Nor have they caused turbulence in the markets, with some of the main European stock markets close to their highest levels and the euro gaining ground against the dollar, making imports cheaper. Only inflation in services, stickier than expected, has not fallen as expected (it was 4.2% in August, two-tenths more than in July).
The good performance of the labour market has kept growth at positive, albeit anaemic, rates: the unemployment rate, at 6.4%, is the lowest since the euro was created. And for now it has done so in a clean manner, without any unpleasant collateral effects: wage increases have shown signs of slowing down in the second quarter, dispelling the spectre of the dangerous price-wage spiral, so often evoked by Lagarde. “Domestic inflation remains high, as wages continue to rise at a high rate. However, pressures on labour costs are moderating, and profits are partially cushioning the impact of wage increases on inflation,” the entity highlights in its communication.

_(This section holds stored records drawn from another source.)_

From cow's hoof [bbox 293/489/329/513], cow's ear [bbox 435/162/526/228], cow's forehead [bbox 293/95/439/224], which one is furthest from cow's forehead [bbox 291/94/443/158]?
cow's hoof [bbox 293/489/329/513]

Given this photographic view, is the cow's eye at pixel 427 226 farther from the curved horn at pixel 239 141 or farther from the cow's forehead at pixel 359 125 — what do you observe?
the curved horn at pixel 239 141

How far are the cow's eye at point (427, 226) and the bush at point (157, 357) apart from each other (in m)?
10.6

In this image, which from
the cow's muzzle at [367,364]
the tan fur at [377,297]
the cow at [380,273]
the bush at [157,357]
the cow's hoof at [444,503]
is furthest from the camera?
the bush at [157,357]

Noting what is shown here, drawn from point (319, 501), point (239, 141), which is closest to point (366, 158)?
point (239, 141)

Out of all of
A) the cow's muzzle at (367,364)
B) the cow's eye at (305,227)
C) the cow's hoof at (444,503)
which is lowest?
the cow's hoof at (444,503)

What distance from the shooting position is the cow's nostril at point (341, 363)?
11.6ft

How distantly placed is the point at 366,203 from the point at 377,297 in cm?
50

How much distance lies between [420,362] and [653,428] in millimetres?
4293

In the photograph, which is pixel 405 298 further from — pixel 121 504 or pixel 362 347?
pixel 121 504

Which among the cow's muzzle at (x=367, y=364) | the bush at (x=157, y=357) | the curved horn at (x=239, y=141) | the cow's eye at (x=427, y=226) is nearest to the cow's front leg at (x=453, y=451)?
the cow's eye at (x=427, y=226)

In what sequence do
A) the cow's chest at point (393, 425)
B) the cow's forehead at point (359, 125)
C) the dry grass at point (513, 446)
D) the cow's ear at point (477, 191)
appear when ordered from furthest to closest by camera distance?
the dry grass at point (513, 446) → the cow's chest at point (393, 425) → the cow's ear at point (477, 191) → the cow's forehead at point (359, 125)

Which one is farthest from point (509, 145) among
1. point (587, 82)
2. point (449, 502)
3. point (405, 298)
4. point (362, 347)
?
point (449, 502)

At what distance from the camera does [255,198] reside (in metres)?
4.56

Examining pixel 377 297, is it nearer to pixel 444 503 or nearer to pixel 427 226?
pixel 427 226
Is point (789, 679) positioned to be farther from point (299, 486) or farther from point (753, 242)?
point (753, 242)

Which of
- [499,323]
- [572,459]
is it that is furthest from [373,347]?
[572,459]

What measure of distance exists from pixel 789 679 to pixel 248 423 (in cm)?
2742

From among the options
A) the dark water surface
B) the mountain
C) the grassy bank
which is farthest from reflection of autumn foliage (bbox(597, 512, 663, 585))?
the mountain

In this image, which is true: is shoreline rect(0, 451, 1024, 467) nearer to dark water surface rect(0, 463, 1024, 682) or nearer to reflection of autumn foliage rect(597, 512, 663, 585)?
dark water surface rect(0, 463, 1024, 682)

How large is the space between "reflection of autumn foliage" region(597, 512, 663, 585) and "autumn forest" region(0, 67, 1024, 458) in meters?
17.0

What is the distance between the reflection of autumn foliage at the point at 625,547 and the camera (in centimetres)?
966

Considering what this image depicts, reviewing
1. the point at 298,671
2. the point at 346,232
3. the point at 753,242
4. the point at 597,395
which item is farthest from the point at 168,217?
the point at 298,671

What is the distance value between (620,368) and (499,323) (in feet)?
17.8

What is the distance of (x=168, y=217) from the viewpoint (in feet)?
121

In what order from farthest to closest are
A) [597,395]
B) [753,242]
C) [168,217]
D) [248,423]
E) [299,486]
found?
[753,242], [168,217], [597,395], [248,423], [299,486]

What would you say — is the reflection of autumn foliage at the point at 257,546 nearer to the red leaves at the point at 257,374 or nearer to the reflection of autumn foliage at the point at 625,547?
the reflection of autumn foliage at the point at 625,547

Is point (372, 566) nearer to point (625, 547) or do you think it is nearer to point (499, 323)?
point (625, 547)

The ECB president has made an enemy along the way: those with variable-rate mortgages. You only need to search for the names Lagarde and mortgage together on a social network to see that the rise in mortgage rates caused by the ECB’s tough interest rate policy has been a financial blow for many. But the relationship with her detractors seems to be improving: the Euribor is now below 3%, its lowest level in almost two years, and the role of aggrieved party is now played by conservative savers, who have seen how the returns they receive for buying Treasury bills continue to fall as expectations of interest rate cuts grow. The banks are also leaving their best days behind: the ECB vice-president, Luis de Guindos, believes that their profitability has already reached a peak, at the end of the cycle of interest rate increases that provide them with extra mortgage income.